La « nécessité de trouver un acheteur stratégique » pour la raffinerie Lukoil Neftochim en Bulgarie et la possibilité de réduire la dépendance au gaz et au pétrole russes dans la région des Balkans figurent parmi les questions abordées par une délégation du gouvernement bulgare lors de sa visite aux États-Unis, a déclaré le ministère des Finances mercredi (14 février).
Le ministre des Finances Asen Vassilev, qui était à la tête de la délégation, a rencontré à Washington Amos J. Hochstein, coordinateur spécial du président américain pour l’infrastructure mondiale et la sécurité énergétique.
Le gouvernement bulgare n’a pas fourni d’informations spécifiques sur l’intérêt potentiel d’investisseurs stratégiques américains pour les affaires pétrolières de la société russe, qui a déjà admis qu’elle envisageait de vendre ses activités dans le pays.
La raffinerie de Lukoil est la plus grande des Balkans et revêt une importance stratégique pour l’économie et l’industrie bulgares. Elle revêt également une grande importance pour la région, étant le principal fournisseur de kérosène.
Selon des informations non officielles obtenues par Euractiv Bulgarie, l’entreprise publique azerbaïdjanaise Socar, qui représente déjà environ 30 % des ventes de gaz en Bulgarie, pourrait être particulièrement intéressée par le rachat de la raffinerie de Bourgas.
L’entreprise azérie possède l’une des plus grandes raffineries de Turquie, où elle opère également avec du pétrole russe.
Le risque pour Socar est que l’UE tente de contrôler les importations de pétrole via la Turquie, la situation géopolitique étant le principal obstacle à cet accord, ont déclaré des sources à Euractiv.
D’autres investisseurs potentiels sont des entreprises américaines, mais elles ne peuvent pas être considérées comme des investisseurs stratégiques en raison de leur manque d’expérience sur le marché pétrolier ou de la taille relativement petite de leurs actifs.

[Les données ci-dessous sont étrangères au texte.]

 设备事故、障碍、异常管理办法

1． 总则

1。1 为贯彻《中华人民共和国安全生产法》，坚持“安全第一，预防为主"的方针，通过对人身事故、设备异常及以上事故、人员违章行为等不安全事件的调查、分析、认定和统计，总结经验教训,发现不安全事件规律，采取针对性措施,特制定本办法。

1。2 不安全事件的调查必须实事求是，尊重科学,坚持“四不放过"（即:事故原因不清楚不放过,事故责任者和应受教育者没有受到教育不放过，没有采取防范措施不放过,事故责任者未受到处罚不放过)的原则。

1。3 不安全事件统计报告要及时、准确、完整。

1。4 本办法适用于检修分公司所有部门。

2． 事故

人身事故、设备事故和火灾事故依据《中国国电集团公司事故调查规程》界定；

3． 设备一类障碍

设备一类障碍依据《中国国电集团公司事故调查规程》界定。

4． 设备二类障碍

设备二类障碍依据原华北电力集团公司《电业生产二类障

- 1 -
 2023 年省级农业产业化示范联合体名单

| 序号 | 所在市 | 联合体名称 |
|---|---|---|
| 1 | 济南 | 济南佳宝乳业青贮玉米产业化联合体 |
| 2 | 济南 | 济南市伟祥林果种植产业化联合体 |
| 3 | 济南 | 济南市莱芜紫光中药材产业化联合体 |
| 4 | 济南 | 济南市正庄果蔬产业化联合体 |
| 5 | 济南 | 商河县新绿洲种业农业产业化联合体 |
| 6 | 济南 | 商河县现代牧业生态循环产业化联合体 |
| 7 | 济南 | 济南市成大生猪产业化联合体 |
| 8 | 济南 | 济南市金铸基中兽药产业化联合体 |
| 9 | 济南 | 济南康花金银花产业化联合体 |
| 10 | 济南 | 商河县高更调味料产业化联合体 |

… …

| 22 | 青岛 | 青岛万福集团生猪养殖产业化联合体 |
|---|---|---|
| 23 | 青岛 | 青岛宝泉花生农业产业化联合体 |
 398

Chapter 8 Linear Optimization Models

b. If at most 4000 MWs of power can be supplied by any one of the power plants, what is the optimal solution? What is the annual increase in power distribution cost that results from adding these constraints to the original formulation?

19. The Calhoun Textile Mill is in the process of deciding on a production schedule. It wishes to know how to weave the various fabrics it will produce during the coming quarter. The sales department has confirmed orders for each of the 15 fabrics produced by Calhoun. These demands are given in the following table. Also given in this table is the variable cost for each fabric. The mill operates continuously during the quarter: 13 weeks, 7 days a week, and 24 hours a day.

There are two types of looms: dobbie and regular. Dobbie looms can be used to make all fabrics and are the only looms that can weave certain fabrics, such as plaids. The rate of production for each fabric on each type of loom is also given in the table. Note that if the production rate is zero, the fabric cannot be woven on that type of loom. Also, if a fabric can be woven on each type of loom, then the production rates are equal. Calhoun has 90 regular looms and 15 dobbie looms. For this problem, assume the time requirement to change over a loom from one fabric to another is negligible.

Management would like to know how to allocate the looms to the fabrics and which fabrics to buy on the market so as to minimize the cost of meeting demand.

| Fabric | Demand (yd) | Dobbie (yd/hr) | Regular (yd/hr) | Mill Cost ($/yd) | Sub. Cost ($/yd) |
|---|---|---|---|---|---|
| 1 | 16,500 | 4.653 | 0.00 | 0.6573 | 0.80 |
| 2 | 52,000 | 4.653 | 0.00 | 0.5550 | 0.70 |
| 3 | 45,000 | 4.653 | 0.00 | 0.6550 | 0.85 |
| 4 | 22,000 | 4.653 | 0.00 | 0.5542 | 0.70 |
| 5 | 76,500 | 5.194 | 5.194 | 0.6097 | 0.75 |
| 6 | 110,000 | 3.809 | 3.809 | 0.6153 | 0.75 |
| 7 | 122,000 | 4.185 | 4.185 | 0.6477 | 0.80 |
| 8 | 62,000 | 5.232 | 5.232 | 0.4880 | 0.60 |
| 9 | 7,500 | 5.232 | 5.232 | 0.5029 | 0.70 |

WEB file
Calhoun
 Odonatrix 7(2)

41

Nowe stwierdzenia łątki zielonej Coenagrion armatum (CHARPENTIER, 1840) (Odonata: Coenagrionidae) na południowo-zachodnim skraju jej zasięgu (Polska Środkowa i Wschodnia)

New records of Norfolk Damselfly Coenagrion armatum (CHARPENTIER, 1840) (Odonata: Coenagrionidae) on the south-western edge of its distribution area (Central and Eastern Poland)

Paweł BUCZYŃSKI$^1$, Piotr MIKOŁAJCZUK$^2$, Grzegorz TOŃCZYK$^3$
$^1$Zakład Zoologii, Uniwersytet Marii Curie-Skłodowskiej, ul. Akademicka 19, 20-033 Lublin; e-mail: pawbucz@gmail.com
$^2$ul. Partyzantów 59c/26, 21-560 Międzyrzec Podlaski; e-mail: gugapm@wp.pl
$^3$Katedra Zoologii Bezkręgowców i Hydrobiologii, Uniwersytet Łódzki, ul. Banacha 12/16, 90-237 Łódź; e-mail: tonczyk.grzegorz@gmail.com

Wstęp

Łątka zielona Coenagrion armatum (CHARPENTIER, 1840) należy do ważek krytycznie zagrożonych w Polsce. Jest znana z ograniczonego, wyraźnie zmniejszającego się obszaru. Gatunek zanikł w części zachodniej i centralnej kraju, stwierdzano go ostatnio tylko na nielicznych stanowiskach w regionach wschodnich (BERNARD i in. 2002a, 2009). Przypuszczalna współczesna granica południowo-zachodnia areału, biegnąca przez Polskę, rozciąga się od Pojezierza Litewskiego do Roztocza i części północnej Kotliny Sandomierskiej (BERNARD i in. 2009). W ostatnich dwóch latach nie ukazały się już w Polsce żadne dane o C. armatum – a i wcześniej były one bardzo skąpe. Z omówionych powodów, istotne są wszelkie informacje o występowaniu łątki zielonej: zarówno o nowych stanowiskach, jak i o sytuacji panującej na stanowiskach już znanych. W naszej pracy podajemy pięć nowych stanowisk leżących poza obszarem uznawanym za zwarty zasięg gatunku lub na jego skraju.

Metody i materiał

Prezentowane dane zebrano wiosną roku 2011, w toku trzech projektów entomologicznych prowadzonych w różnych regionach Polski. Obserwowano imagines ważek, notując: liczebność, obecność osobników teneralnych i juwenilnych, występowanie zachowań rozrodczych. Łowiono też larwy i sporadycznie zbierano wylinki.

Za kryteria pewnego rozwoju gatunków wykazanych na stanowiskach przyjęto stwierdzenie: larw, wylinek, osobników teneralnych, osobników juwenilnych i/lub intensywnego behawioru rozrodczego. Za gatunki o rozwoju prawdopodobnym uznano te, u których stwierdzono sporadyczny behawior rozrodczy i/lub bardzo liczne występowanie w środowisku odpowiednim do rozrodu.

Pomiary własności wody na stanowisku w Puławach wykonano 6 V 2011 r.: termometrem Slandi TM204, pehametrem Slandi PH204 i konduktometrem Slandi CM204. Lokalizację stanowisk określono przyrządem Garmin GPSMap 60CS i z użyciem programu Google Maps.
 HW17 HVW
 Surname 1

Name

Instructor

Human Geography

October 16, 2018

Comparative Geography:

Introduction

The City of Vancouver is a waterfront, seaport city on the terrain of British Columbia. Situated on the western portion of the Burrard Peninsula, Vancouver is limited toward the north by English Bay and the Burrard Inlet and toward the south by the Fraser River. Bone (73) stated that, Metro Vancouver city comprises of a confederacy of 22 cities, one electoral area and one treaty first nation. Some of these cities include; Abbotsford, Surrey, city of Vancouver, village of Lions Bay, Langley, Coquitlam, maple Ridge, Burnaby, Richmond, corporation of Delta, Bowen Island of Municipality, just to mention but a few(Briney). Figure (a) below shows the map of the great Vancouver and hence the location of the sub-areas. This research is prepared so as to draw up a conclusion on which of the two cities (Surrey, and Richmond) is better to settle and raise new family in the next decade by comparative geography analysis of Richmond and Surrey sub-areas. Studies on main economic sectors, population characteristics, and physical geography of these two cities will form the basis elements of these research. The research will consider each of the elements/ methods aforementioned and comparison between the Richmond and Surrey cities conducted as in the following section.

Aucune des grandes compagnies pétrolières américaines et européennes n’a manifesté d’intérêt pour l’achat des actifs de la compagnie russe en Bulgarie, ont déclaré les sources d’Euractiv.
La raffinerie bulgare de Lukoil ne sera plus en mesure de traiter le pétrole russe après mars 2024, suite à l’adoption par le parlement bulgare, à la fin de l’année dernière, d’un calendrier pour la fin des importations. La raffinerie n’est plus autorisée à exporter des carburants fabriqués à partir de pétrole russe depuis le mois de janvier.
Début décembre, Lukoil a annoncé qu’elle commençait à revoir sa stratégie pour ses actifs bulgares et qu’« avec l’aide de consultants internationaux, différentes options sont analysées, y compris la vente de l’entreprise ».
Aux États-Unis, la délégation bulgare a également discuté de projets visant à développer le « corridor vertical » à travers les Balkans, en augmentant le transit de gaz naturel liquéfié par la Bulgarie. Pour ce faire, la capacité des connexions gazières existantes entre la Grèce, la Bulgarie, la Roumanie, la Hongrie, la Slovaquie, la Moldavie et l’Ukraine sera augmentée.
Les États-Unis ont apporté leur soutien à ce corridor, qui devrait être approvisionné en gaz américain, et la possibilité d’un investissement américain dans ce corridor a également été discutée, selon le ministère bulgare des Finances.